任务说明 A:
在关于 PyTorch nn.Linear 的笔记中，权重的形状是什么？
任务说明 B:
请接着关于 PyTorch nn.Linear 的笔记最后一句往下续写。

原文段落:
....

[toc]

# Pytorch Linear

## nn.Linear

In [3]:
import torch

batch_size = 10
input_dim = 5
output_dim = 3
x = torch.randn(batch_size, input_dim)
linear = torch.nn.Linear(input_dim, output_dim) 
linear(x).shape # [batch_size, input_dim]

torch.Size([10, 3])

需要注意的是，权重的形状是 [output_dim, input_dim]

做的乘法是

$$
y = x A^T + b
$$

In [9]:
linear.weight.shape # b

torch.Size([3, 5])

### x 可以是多维的。此时返回的维度为 [*, output_dim]

从三维为例。假设 x.shape = [batch_size, seq_len, input_dim]

In [36]:
import torch

batch_size = 2
seq_len = 4
input_dim = 5
output_dim = 3
x = torch.randn(batch_size, seq_len, input_dim)
linear = torch.nn.Linear(input_dim, output_dim) 
y1 = linear(x)
print(y1.shape) # [batch_size, seq_len, input_dim]

torch.Size([2, 4, 3])


当 x 是多维的时候乘法是如何进行的呢？实际上，是和 x 的每一个子矩阵都乘以相同的权重。在实现上，可以讲所有子矩阵堆叠起来，转换为普通的矩阵乘法。

....

提供材料:
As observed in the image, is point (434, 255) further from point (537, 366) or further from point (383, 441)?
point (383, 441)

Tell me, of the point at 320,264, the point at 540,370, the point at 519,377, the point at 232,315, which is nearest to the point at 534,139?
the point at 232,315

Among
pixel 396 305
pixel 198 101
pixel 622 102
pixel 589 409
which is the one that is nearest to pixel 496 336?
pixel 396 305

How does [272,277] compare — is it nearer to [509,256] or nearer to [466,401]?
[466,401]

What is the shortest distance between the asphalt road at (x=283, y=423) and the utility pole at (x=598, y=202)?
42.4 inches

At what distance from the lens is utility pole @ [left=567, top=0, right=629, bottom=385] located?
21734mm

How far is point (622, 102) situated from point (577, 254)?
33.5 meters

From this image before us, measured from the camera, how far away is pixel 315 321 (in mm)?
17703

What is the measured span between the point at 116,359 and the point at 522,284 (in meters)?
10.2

....

参考答案 A:
权重的形状是 [output_dim, input_dim]。

参考答案 B:
![](https://gitee.com/EdwardElric_1683260718/picture_bed/raw/master/img/20200907182258.png)

因此，我们可以尝试模拟 nn.Linear 的操作。

In [37]:
weight = linear.weight
bias = linear.bias

y2 = torch.matmul(x.view(-1, input_dim), weight.transpose(0, 1)).view(batch_size, -1, output_dim) + bias

可以看到结果是一样的。

In [40]:
print(torch.all(y1 == y2))

tensor(True)


# References
1. [Linear — PyTorch 1.6.0 documentation](https://pytorch.org/docs/stable/generated/torch.nn.Linear.html?highlight=nn%20linear#torch.nn.Linear)